Sometimes a map can explain so much more than a simple photograph.
Since the 25th of May, the United Nations satellite programme – UNOSAT – has published 10 remarkable maps of the vast camps that have sprung up in Jordan as well as in Syria itself.
They give an indication of the tragic scale of the suffering the Syrian people are now facing.
The one above, in Jordan, is vast. The image is provided with this entirely unemotional caption, but one does not need much imagination to understand what life must be like:
“This map illustrates satellite-detected shelters and other buildings at the Al Zaatari refugee camp in Mafraq Governorate, Jordan. As of 21 May 2013 a total of 28,848 shelters were detected as well as 1,638 infrastructure and support buildings within the 530.95 hectares of the camp.”

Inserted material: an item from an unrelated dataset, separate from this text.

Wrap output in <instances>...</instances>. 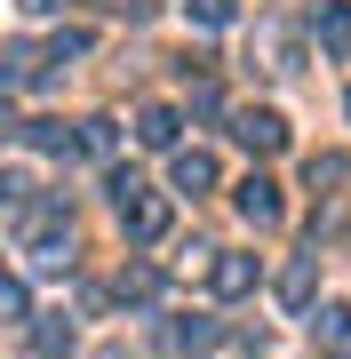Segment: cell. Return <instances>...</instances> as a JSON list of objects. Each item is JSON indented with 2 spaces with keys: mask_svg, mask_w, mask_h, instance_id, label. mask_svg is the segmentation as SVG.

The UNHCR says there are now nearly half a million Syrians in Jordan.
The UN refugee agency believes there are more than 1.6 million ‘persons of concern’ and more than 1.4 million registered Syrian refugees.
On top of this are the vast numbers of Syrians displaced inside their own country, as the fighting intensifies.
The camps in Turkey, Iraq and Egypt have not yet been mapped by the UN’s satellites – so even the maps by UNOSAT are just a drop in the ocean.
The UNHCR says it needs $1.1 billion to cope with the crisis by December – so far just 34% of this funding has been received.